THE PROBLEM
Copy the lines word for word, starting with the line that contains "Of the shingle" and continuing through the last line.

* Begin *

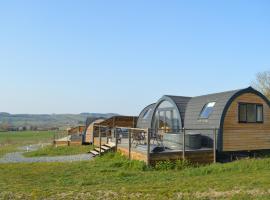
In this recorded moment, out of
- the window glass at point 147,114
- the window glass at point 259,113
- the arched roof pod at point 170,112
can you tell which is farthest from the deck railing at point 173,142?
the window glass at point 147,114

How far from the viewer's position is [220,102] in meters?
18.4

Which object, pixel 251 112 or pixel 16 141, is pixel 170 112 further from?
pixel 16 141

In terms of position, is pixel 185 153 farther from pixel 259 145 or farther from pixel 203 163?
pixel 259 145

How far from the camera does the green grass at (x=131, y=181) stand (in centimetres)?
938

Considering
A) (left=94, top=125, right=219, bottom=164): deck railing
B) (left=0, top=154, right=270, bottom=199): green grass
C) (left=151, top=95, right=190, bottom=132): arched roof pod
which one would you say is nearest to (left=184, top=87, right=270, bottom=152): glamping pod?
(left=94, top=125, right=219, bottom=164): deck railing

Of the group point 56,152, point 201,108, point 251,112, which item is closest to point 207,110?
point 201,108

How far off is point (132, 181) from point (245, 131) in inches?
362

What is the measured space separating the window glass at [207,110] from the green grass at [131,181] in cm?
420

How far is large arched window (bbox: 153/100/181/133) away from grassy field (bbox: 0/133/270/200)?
5524 mm

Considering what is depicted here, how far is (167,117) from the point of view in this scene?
22.2m

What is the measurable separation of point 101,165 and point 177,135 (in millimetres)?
3999

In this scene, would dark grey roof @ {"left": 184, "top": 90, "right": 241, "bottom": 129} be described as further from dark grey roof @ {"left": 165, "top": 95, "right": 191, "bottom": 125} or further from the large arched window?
the large arched window

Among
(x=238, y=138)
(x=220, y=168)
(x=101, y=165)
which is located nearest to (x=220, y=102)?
(x=238, y=138)

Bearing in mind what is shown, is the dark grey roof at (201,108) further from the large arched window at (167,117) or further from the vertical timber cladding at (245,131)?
the large arched window at (167,117)
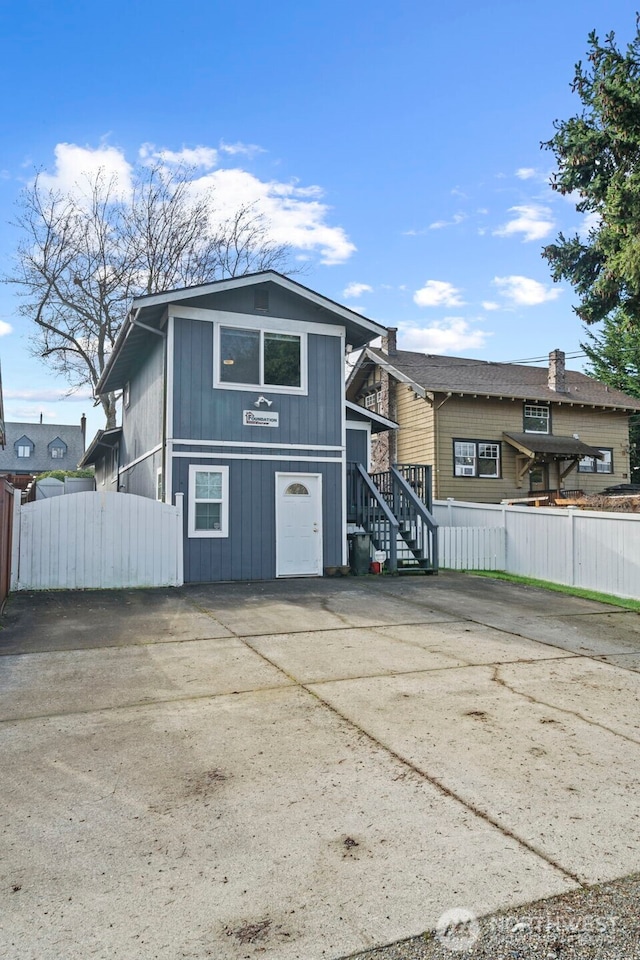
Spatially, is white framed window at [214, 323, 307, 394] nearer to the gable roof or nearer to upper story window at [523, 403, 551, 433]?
the gable roof

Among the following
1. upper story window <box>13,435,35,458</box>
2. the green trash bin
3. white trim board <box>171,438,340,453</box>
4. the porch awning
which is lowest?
the green trash bin

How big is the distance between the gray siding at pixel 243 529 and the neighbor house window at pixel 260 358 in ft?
5.48

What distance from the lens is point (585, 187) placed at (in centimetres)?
1270

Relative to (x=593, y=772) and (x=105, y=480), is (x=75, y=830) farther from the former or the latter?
(x=105, y=480)

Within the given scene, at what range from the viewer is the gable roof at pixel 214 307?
12734 millimetres

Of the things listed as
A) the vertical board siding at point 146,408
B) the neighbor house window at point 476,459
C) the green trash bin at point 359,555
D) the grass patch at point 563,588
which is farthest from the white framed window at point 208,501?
the neighbor house window at point 476,459

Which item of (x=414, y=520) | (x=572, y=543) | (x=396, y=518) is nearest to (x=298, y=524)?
(x=396, y=518)

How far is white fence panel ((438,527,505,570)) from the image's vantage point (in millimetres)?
15648

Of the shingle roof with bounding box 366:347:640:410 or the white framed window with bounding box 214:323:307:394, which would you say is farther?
the shingle roof with bounding box 366:347:640:410

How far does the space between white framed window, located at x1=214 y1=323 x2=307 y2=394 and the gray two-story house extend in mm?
21

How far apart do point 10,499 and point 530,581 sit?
10.0 meters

* End *

ANSWER TO THIS PROBLEM
Of the shingle roof with bounding box 366:347:640:410 or the white framed window with bounding box 214:323:307:394, which would you say is farther?
the shingle roof with bounding box 366:347:640:410

How far does the space between white framed window, located at x1=214 y1=323 x2=307 y2=394 and the gray two-story house extend in mm?
21

How far apart do point 10,499 and point 530,581 sit?
10.0 meters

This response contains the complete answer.